Farm groups seek IHT changes as Finance Bill progresses
© Adobe Stock Farm organisations are pressing for further changes to the government’s farm inheritance tax plans, as the Finance Bill reaches its crucial “report stage” in the House of Commons on Wednesday (11 March).
The Tenant Farmers Association (TFA) says it welcomes some of the improvements since the plans were first announced in October 2024, such as increasing the inheritance tax (IHT) threshold to £2.5m and making this relief transferable between spouses.
See also: Where now for the tenanted farm sector?
However, in a letter to chancellor Rachel Reeves sent on Monday (9 March), the TFA says it is seeking two further amendments “to protect hard-working farming families operating their holdings under agricultural tenancies”.
The first step is to free from tax the inherited value of a joint agricultural tenancy, following the death of one of those joint tenants.
“Although the inherited share of an agricultural tenancy will have a theoretical value, it is not a value that can be realised by beneficiaries,” said TFA chief executive George Dunn.
“Those who inherit a share of a joint tenancy have no means to capitalise on that and will have no way to liquidate the asset in the context of a continuing business to allow them to pay tax.

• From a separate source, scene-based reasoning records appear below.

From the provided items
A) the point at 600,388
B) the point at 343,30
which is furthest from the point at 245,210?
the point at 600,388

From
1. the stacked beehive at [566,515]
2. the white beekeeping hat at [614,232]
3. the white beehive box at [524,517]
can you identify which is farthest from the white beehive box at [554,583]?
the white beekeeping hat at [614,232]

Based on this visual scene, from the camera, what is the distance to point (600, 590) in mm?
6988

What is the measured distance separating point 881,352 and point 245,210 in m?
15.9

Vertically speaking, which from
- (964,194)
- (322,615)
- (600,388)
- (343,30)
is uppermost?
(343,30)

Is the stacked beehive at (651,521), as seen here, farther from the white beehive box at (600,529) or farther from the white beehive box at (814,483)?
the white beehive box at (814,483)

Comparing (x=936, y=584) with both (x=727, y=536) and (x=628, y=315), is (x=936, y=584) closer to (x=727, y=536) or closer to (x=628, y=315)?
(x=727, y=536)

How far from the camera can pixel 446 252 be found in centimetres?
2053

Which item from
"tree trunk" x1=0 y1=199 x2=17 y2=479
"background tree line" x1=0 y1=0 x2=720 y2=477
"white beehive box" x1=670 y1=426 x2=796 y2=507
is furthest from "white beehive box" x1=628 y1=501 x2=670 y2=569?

“This is inherently unfair and must be addressed by government.”
Long-term lets
The second step is to protect and encourage longer-term letting by landowners, given that the number of farm business tenancies is declining, as it the average length of a farm let.
“Sadly, the planned restriction on agricultural property relief is causing private estates to either remove land from the tenanted sector entirely, or to let only on a short-term basis so that the asset is close to hand if an unexpected tax bill arises,” said Mr Dunn.
The TFA says it is grateful to both Liberal Democrats and Conservative MPs for tabling 12 amendments to the bill addressing these two concerns.
Outside investors
Meanwhile, NFU president Tom Bradshaw says he remains “fundamentally opposed” to the whole concept of inheritance tax being levied on farm assets.
“It does nothing to disincentivise outside wealth investing in land, risks the opportunity for longer-term tenancies, and jeopardises some of our more productive farming businesses,” said Mr Bradshaw.
“That is why we are working with opposition parties that have publicly supported overturning the policy, with the aim of turning those promises into manifesto commitments that protect active farm businesses.”
Country Land and Business Association president Gavin Lane says the IHT changes remain flawed and would continue to harm many family-owned businesses.
“In the immediate term, ministers can help by extending the period before which inheritance tax must be paid from six to 12 months, and increase the relief for woodland areas to ensure tree planting isn’t hit by the changes,” said Mr Lane.
“For the benefit of the country’s growth and investment agenda, we will continue to campaign for a full reversal.”